- WHAT IS REQUIRED -
When you transcribe the entries, reproduce every character and exclude the images.

(Dataset records)
+ + + + +

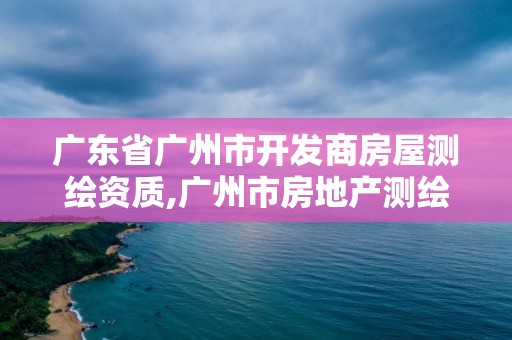 广东省广州市开发商房屋测绘资质,广州市房地产测绘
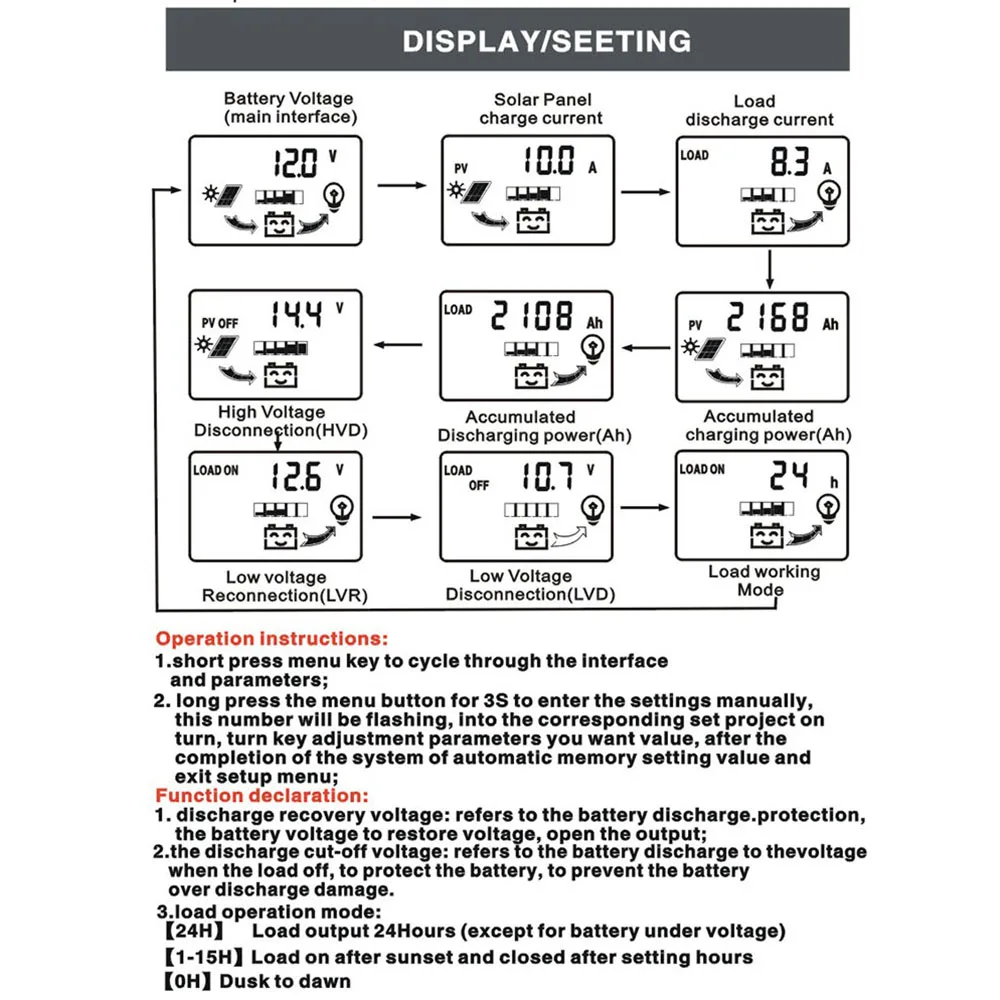 DISPLAY/SEETING

Battery Voltage (main interface)

12.0 V

Solar Panel charge current

PV 10.0 A

Load discharge current

LOAD 8.3 A

PV OFF 14.4 V

High Voltage Disconnection(HVD)

LOAD 2108 Ah

Accumulated Discharging power(Ah)

PV 2168 Ah

Accumulated charging power(Ah)

LOAD ON 12.6 V

Low voltage Reconnection(LVR)

LOAD OFF 10.7 V

Low Voltage Disconnection(LVD)

LOAD ON 24 h

Load working Mode

Operation instructions:
1.short press menu key to cycle through the interface and parameters;
2. long press the menu button for 3S to enter the settings manually, this number will be flashing, into the corresponding set project on turn, turn key adjustment parameters you want value, after the completion of the system of automatic memory setting value and exit setup menu;
Function declaration:
1. discharge recovery voltage: refers to the battery discharge.protection, the battery voltage to restore voltage, open the output;
2.the discharge cut-off voltage: refers to the battery discharge to thevoltage when the load off, to protect the battery, to prevent the battery over discharge damage.
3.load operation mode:
【24H】 Load output 24Hours (except for battery under voltage)
【1-15H】Load on after sunset and closed after setting hours
【0H】Dusk to dawn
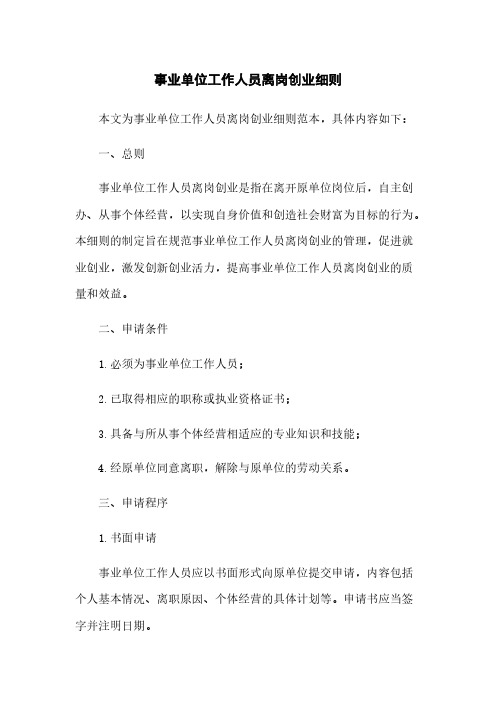 事业单位工作人员离岗创业细则

本文为事业单位工作人员离岗创业细则范本，具体内容如下：

一、总则

事业单位工作人员离岗创业是指在离开原单位岗位后，自主创办、从事个体经营，以实现自身价值和创造社会财富为目标的行为。本细则的制定旨在规范事业单位工作人员离岗创业的管理，促进就业创业，激发创新创业活力，提高事业单位工作人员离岗创业的质量和效益。

二、申请条件

1. 必须为事业单位工作人员；

2. 已取得相应的职称或执业资格证书；

3. 具备与所从事个体经营相适应的专业知识和技能；

4. 经原单位同意离职，解除与原单位的劳动关系。

三、申请程序

1. 书面申请

事业单位工作人员应以书面形式向原单位提交申请，内容包括个人基本情况、离职原因、个体经营的具体计划等。申请书应当签字并注明日期。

+ + + + +

- EXERCISE ANSWER -
 广东省广州市开发商房屋测绘资质,广州市房地产测绘
 DISPLAY/SEETING

Battery Voltage (main interface)

12.0 V

Solar Panel charge current

PV 10.0 A

Load discharge current

LOAD 8.3 A

PV OFF 14.4 V

High Voltage Disconnection(HVD)

LOAD 2108 Ah

Accumulated Discharging power(Ah)

PV 2168 Ah

Accumulated charging power(Ah)

LOAD ON 12.6 V

Low voltage Reconnection(LVR)

LOAD OFF 10.7 V

Low Voltage Disconnection(LVD)

LOAD ON 24 h

Load working Mode

Operation instructions:
1.short press menu key to cycle through the interface and parameters;
2. long press the menu button for 3S to enter the settings manually, this number will be flashing, into the corresponding set project on turn, turn key adjustment parameters you want value, after the completion of the system of automatic memory setting value and exit setup menu;
Function declaration:
1. discharge recovery voltage: refers to the battery discharge.protection, the battery voltage to restore voltage, open the output;
2.the discharge cut-off voltage: refers to the battery discharge to thevoltage when the load off, to protect the battery, to prevent the battery over discharge damage.
3.load operation mode:
【24H】 Load output 24Hours (except for battery under voltage)
【1-15H】Load on after sunset and closed after setting hours
【0H】Dusk to dawn
 事业单位工作人员离岗创业细则

本文为事业单位工作人员离岗创业细则范本，具体内容如下：

一、总则

事业单位工作人员离岗创业是指在离开原单位岗位后，自主创办、从事个体经营，以实现自身价值和创造社会财富为目标的行为。本细则的制定旨在规范事业单位工作人员离岗创业的管理，促进就业创业，激发创新创业活力，提高事业单位工作人员离岗创业的质量和效益。

二、申请条件

1. 必须为事业单位工作人员；

2. 已取得相应的职称或执业资格证书；

3. 具备与所从事个体经营相适应的专业知识和技能；

4. 经原单位同意离职，解除与原单位的劳动关系。

三、申请程序

1. 书面申请

事业单位工作人员应以书面形式向原单位提交申请，内容包括个人基本情况、离职原因、个体经营的具体计划等。申请书应当签字并注明日期。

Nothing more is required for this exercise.